Read the magazine story to find out more.

Cotton and Clay Make a "Hot" Pair

By Erin Peabody
April 6, 2004

Agricultural Research Service scientists have merged two natural products, each with unique qualities, to create a brand-new material that offers both heat tolerance and toughness. Chemist Leslie A. White and mechanical engineer Christopher D. Delhom have accomplished this by joining cotton fibers with particles of clay.

The resultant material--boasting cotton's softness and clay's durability--could someday be used as fabric for protective apparel and as insulation that protects against fire in homes.

Readily available in a pure and usable form, clay minerals can enhance the flame-retardant properties of a textile. They also give it strength. Scientists have known this for some time, but they've never before tried pairing clay with a plant material, such as cotton.

Compared to unbleached cotton, the combination cotton-and-clay product has an increased heat tolerance of 70 to 85 degrees Fahrenheit.

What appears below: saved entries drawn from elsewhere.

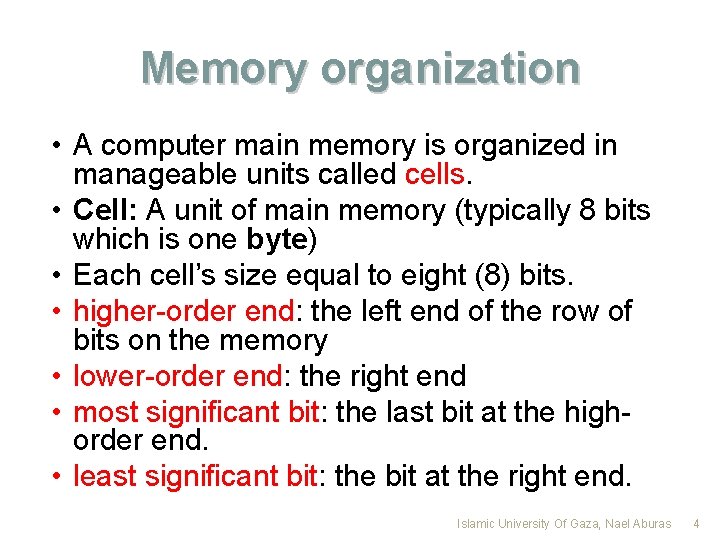 Memory organization

• A computer main memory is organized in manageable units called cells.
• Cell: A unit of main memory (typically 8 bits which is one byte)
• Each cell's size equal to eight (8) bits.
• higher-order end: the left end of the row of bits on the memory
• lower-order end: the right end
• most significant bit: the last bit at the high-order end.
• least significant bit: the bit at the right end.

Islamic University Of Gaza, Nael Aburas 4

White, who's located in the ARS Cotton Textile Chemistry Research Unit of the Southern Regional Research Center in New Orleans, La., was able to create the novel fibers by dissolving cotton fibers with a solvent and then mixing in clay particles on a molecular level.

Montmorillonite clay particles, the same type used in some cat litters, are incorporated into the cotton fibers as microscopic-sized particles. Once the mixture is dried and the solvent removed, the tiny clay particles become dispersed and embedded throughout the cotton matrix.

Not only is this cotton-clay "nanocomposite" natural, but the process by which the two components are joined is considered environmentally friendly. The solvent used to dissolve the cotton fibers is recyclable and is applied in a closed system.

White and Delhom are investigating a range of cellulosic fibers, including those of wood, grass, leaves and even recycled newspaper, to see if they can be beneficially transformed with the addition of different types of clay.

Read more about the research in the April issue of Agricultural Research magazine.

ARS is the U.S. Department of Agriculture's chief scientific research agency.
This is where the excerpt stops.